_任务说明 1_.
请更新列表中从含有"How far does"的那一行起直到列表末尾的各行(首尾两行都包括在内),把其中的"wooden"换成"timber",其余内容一律不变。只需给出这些行。

证件信息的样式是指证件图中证件信息的呈现格式,比如,证件号码以9位数的阿拉伯数字表示,而姓名由2~4个简体汉字组成等等。虚拟证件信息是指为生成用于作为样本的电子证件图而虚造的不具有真实性和有效性的证件信息。
具体地,服务器可以生成用于表示证件图中各类证件信息的样式的约束条件,根据生成的约束条件生成每类虚拟证件信息,将不同类别的虚拟证件信息随机组合,得到多组虚拟证件信息。约束条件比如可以是生成9位数的虚拟证件号码、2~4个汉字的姓名、以YYYY-MM-DD(年-月-日)格式生成的虚拟出生日期等。
在其中一个实施例中,按照证件图中各类证件信息的样式生成多组虚拟证件信息包括:按照证件号码的数字串长度获取多个数字,生成虚拟证件号码;对生成的所有虚拟证件号码进行去重处理,得到预设数量的虚拟证件号码;重复执行从汉字库中获取未被标记的汉字,生成虚拟姓名;根据已生成的全部虚拟姓名,统计当前生成的虚拟姓名所包括的各个汉字的使用次数;当使用次数达到预设上限值时,对相应的汉字进行标记的步骤,直至得到预设数量的虚拟姓名;将得到的虚拟证件号码、虚拟姓名随机组合,得到多组虚拟证件信息。

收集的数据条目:
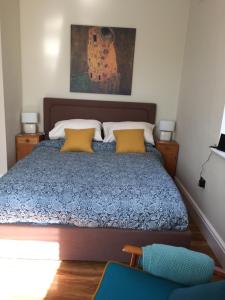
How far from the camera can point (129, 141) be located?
3289 millimetres

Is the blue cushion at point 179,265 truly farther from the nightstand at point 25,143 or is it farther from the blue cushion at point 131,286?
the nightstand at point 25,143

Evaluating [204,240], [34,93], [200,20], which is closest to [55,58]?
[34,93]

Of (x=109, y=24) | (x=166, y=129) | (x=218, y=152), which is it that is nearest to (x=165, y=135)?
(x=166, y=129)

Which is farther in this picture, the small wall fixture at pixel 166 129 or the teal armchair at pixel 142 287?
the small wall fixture at pixel 166 129

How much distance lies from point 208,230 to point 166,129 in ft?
5.72

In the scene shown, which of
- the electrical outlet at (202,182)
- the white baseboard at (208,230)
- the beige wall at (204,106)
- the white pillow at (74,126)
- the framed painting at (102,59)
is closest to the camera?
the white baseboard at (208,230)

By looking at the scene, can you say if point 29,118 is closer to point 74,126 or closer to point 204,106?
point 74,126

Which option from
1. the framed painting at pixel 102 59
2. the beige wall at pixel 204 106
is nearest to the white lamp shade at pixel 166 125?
the beige wall at pixel 204 106

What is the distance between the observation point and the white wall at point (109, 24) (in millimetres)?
3553

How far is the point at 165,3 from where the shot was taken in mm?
3549

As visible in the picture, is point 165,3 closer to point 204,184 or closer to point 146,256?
point 204,184

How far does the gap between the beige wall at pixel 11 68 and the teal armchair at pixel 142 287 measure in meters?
2.56

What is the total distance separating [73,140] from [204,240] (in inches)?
73.3

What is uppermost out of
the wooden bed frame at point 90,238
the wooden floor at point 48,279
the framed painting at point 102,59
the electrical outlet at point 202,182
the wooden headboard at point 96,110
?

_任务说明 2_.
请逐字誊写文档片段中从"在其中一个实施例中,按照证件"到"虚拟姓名随机组合,得到多组虚拟证件信息。"之间的文字,首尾都包括在内。

_结果 1_.
How far does the gap between the beige wall at pixel 11 68 and the teal armchair at pixel 142 287 measure in meters?
2.56

What is the total distance separating [73,140] from [204,240] (in inches)?
73.3

What is uppermost out of
the timber bed frame at point 90,238
the timber floor at point 48,279
the framed painting at point 102,59
the electrical outlet at point 202,182
the timber headboard at point 96,110
?

_结果 2_.
在其中一个实施例中,按照证件图中各类证件信息的样式生成多组虚拟证件信息包括:按照证件号码的数字串长度获取多个数字,生成虚拟证件号码;对生成的所有虚拟证件号码进行去重处理,得到预设数量的虚拟证件号码;重复执行从汉字库中获取未被标记的汉字,生成虚拟姓名;根据已生成的全部虚拟姓名,统计当前生成的虚拟姓名所包括的各个汉字的使用次数;当使用次数达到预设上限值时,对相应的汉字进行标记的步骤,直至得到预设数量的虚拟姓名;将得到的虚拟证件号码、虚拟姓名随机组合,得到多组虚拟证件信息。